Bascule Bridges: Key Features And Famous Worldwide Examples

A bascule bridge is a type of bridge that can be raised to provide clearance for waterway traffic, and is also referred to as a lifting bridge or a drawbridge.

A bascule bridge is a type of bridge that can be raised to provide clearance for waterway traffic, and may sometimes also be referred to as a lifting bridge or a drawbridge. It makes use of a counterweight to balance a span or leaf through its upward trajectory. The balance of the weight is sometimes adjusted according to the frequency of waterway traffic.

The span can be single or double, and in rare cases it may even be triple or quadruple. The word ‘bascule’ is French in origin and translates loosely as a seesaw or a balancing mechanical device. It is thought that bascule bridges were first designed during the mediaeval era in Europe, when they served defensive purposes.

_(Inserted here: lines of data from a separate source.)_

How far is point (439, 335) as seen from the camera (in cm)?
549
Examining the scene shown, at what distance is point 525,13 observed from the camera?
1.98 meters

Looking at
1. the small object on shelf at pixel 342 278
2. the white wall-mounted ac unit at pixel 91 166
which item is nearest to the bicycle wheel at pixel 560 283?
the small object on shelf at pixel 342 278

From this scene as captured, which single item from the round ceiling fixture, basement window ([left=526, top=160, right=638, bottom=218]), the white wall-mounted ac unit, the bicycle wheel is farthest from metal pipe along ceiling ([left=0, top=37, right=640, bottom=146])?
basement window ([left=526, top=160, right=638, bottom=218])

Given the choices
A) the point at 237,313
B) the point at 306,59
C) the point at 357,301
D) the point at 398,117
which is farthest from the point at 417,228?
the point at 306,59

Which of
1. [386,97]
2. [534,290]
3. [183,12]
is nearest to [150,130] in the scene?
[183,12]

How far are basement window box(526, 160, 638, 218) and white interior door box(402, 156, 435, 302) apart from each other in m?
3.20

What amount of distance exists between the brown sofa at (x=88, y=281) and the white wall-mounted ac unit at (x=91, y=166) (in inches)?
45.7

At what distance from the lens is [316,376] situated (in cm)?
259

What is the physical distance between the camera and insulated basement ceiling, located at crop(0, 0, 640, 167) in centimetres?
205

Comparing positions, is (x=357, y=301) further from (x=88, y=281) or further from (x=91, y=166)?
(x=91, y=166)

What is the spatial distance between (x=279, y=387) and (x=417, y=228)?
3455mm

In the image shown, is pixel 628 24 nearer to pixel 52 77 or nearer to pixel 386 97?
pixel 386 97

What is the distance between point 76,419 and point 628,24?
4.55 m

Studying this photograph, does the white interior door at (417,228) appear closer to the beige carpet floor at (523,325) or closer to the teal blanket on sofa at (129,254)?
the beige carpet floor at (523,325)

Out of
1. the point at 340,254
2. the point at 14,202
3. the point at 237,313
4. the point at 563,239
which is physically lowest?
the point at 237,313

The original version of London Bridge, which was designed in 1176 by Peter Colechurch, was a wooden bascule bridge that remained in operation until the late 1400s. The current structure, which opened in 1973, is a prestressed concrete box girder bridge. 

The longest double-leaf bascule bridge in the world is the Broadway Bridge in Portland, Oregon, USA. It was built in 1913 to span the Willamette River and its total length is 1,742ft with a maximum span of 297ft. The bridge is named after the street it carries, and it has four lanes for two-way traffic. 

The Broadway Bridge opens to allow the passing of river traffic about 25 times a month, and carries approximately 30,000 vehicles per day, plus thousands more cyclists and pedestrians. The structure was added to the National Register of Historic Places in 2012.

In the UK, the famous Tower Bridge over the River Thames in London has a double-leaf span and also has suspension bridge design elements. It is a Grade I listed structure and was built between 1886 and 1894 to provide improved access to the East End of London. 

New Civil Engineer reports that the opening of a new bascule bridge in Great Yarmouth has been delayed until 2024. The £121m twin-leaf Herring Bridge is designed to carry traffic over the River Yare, and opens in the middle to allow taller river traffic to pass. The bridge is due to open to river traffic shortly, but the opening for road traffic has been postponed. 

 No specific reason was given for the delay, but the bridge is being assessed by specialists. A joint statement issued by Norfolk County Council and Bam Farrans said: “We are in the final stages of preparing Herring Bridge for opening and we would like to thank the public for their continued patience and support.”

“Our team is working closely with the port authority to bring the bridge into operation for river traffic, which we anticipate in the coming weeks. The road section will follow thereafter. We will provide further details on an opening date following the completion of our marine vessel operations phase.”

The project has already been delayed by the discovery of a vole burrow at the site, and also an unexploded 250kg WWII bomb.